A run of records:
--- BEGIN ---
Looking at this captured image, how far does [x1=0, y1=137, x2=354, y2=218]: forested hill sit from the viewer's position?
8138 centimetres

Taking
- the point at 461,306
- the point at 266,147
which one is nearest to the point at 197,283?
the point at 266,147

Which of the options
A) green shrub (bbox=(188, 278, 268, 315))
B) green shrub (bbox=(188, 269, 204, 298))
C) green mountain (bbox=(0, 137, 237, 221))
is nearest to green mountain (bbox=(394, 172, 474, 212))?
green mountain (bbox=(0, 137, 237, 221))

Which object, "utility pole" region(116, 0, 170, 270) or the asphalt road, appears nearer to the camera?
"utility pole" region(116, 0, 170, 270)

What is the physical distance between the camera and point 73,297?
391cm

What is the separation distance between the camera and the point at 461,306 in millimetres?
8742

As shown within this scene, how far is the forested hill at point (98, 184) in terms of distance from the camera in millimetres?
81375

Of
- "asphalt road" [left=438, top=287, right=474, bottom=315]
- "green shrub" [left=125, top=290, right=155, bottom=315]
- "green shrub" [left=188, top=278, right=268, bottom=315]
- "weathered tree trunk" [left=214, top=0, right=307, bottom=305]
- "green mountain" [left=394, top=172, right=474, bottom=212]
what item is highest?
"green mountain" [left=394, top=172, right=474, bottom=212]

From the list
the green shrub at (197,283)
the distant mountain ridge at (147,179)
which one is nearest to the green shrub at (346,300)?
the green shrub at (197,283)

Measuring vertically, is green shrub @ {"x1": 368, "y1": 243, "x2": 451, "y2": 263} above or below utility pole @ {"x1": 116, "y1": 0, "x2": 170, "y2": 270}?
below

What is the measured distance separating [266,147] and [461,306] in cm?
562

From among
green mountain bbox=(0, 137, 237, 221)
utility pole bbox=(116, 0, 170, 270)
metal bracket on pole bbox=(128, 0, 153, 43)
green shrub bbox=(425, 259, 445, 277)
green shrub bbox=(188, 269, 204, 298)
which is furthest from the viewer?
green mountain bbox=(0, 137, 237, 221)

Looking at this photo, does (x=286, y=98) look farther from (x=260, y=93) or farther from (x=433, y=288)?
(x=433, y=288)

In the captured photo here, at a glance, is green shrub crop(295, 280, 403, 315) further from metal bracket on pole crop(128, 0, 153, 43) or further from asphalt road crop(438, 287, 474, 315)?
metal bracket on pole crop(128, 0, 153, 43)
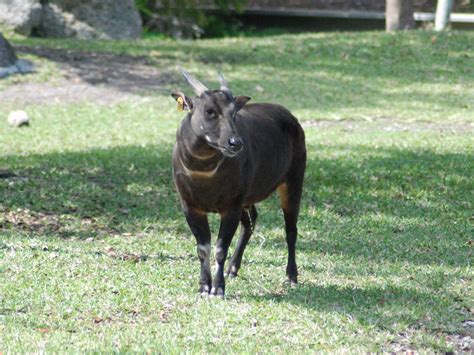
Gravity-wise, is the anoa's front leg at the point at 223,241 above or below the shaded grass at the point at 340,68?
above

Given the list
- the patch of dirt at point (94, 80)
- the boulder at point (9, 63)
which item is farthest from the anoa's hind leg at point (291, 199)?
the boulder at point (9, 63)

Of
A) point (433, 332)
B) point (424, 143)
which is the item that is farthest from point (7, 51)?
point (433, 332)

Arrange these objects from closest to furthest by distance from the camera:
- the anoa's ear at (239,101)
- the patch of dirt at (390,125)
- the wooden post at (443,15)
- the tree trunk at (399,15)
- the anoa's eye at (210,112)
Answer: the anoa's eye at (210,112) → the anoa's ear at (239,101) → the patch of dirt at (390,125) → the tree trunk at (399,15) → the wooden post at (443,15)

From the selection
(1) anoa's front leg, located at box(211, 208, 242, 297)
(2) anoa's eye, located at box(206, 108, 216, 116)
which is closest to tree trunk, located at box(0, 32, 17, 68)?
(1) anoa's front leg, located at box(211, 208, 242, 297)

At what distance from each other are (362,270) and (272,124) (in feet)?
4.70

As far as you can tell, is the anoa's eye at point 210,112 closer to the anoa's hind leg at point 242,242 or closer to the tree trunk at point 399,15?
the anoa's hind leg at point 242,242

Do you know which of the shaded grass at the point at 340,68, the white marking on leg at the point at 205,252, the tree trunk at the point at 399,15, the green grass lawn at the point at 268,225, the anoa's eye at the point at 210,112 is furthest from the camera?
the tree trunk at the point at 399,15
--- END ---
--- BEGIN ---
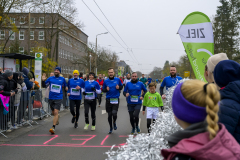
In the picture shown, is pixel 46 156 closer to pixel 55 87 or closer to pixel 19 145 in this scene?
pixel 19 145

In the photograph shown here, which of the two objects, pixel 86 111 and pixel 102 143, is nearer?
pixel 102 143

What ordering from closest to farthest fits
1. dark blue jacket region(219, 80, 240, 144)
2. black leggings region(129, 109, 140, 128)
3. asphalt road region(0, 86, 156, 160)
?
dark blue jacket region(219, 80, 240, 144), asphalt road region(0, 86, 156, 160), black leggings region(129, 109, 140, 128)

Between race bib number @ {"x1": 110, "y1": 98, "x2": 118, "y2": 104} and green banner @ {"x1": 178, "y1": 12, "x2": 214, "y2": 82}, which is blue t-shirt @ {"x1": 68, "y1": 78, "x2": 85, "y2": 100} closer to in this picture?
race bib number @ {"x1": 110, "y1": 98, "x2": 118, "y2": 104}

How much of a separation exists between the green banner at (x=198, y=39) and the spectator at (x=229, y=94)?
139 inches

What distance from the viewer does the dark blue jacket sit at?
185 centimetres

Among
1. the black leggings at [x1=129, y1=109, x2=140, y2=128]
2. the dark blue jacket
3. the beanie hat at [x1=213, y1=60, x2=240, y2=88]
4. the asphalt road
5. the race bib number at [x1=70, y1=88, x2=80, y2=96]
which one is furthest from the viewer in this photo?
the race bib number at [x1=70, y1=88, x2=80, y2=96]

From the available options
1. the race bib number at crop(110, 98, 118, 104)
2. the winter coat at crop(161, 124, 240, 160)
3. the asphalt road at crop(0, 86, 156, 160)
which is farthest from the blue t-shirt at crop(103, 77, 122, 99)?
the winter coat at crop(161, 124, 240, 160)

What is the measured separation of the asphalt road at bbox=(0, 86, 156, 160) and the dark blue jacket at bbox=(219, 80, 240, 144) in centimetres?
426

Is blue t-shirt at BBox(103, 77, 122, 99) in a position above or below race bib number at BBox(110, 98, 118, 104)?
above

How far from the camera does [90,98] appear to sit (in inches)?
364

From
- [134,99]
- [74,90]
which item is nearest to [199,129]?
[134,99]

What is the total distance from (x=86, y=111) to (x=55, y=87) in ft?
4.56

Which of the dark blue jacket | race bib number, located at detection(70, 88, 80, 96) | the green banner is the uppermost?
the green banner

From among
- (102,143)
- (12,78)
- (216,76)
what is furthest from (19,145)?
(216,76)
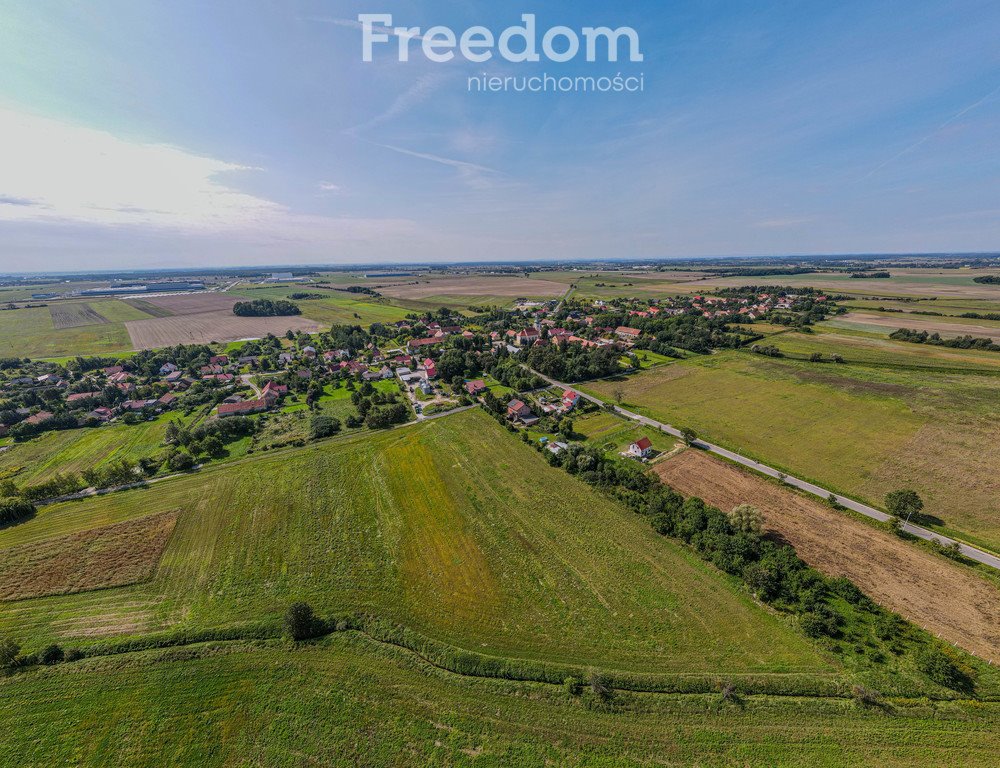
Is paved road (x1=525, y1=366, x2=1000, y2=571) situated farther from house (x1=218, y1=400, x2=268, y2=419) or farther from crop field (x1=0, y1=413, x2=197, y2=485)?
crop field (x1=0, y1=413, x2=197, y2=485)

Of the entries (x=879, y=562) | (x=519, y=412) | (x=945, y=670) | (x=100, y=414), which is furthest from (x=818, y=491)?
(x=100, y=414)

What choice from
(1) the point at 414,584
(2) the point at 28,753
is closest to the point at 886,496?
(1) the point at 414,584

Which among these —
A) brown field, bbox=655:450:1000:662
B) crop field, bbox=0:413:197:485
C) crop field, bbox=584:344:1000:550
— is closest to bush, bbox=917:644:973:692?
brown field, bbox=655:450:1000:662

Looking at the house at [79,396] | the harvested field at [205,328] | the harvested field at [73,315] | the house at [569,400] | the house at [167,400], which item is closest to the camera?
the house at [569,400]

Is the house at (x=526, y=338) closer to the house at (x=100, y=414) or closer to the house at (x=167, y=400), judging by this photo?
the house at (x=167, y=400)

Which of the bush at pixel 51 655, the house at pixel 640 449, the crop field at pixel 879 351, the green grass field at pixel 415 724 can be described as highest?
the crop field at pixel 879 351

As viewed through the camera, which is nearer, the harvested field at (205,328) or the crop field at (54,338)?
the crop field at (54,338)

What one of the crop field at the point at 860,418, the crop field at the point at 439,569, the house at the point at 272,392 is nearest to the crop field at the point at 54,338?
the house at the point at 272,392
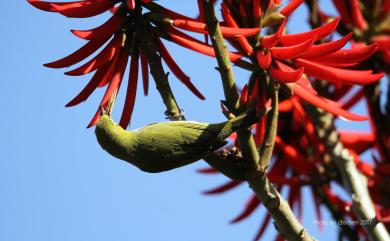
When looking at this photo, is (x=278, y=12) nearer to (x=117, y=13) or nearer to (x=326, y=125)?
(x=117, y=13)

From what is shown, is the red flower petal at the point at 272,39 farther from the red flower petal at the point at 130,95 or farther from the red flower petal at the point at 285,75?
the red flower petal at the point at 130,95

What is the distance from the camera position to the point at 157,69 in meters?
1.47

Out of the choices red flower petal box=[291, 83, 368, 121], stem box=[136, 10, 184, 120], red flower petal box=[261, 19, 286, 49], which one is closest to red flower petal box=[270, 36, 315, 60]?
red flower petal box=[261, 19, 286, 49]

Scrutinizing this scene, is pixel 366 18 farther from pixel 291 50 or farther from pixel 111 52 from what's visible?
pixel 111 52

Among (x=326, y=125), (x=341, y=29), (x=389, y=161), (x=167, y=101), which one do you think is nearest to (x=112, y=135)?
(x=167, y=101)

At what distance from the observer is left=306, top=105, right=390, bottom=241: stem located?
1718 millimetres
--- END ---
Written request: Could you copy the lines of the listing above word for word, starting at the line containing "What is the distance" and ending at the line containing "1718 millimetres"?

Solved problem:
What is the distance from the camera position to the point at 157,69 in meters?
1.47

Out of the choices red flower petal box=[291, 83, 368, 121], stem box=[136, 10, 184, 120], red flower petal box=[261, 19, 286, 49], which one is closest to red flower petal box=[270, 36, 315, 60]?
red flower petal box=[261, 19, 286, 49]

Scrutinizing this scene, is pixel 366 18 farther from pixel 291 50 or farther from pixel 111 52 from what's visible?
pixel 111 52

Among (x=326, y=125), (x=341, y=29), (x=389, y=161), (x=167, y=101), which one do you think is nearest to (x=112, y=135)?
(x=167, y=101)

At what distance from the observer is left=306, top=105, right=390, bottom=241: stem located?
1718 millimetres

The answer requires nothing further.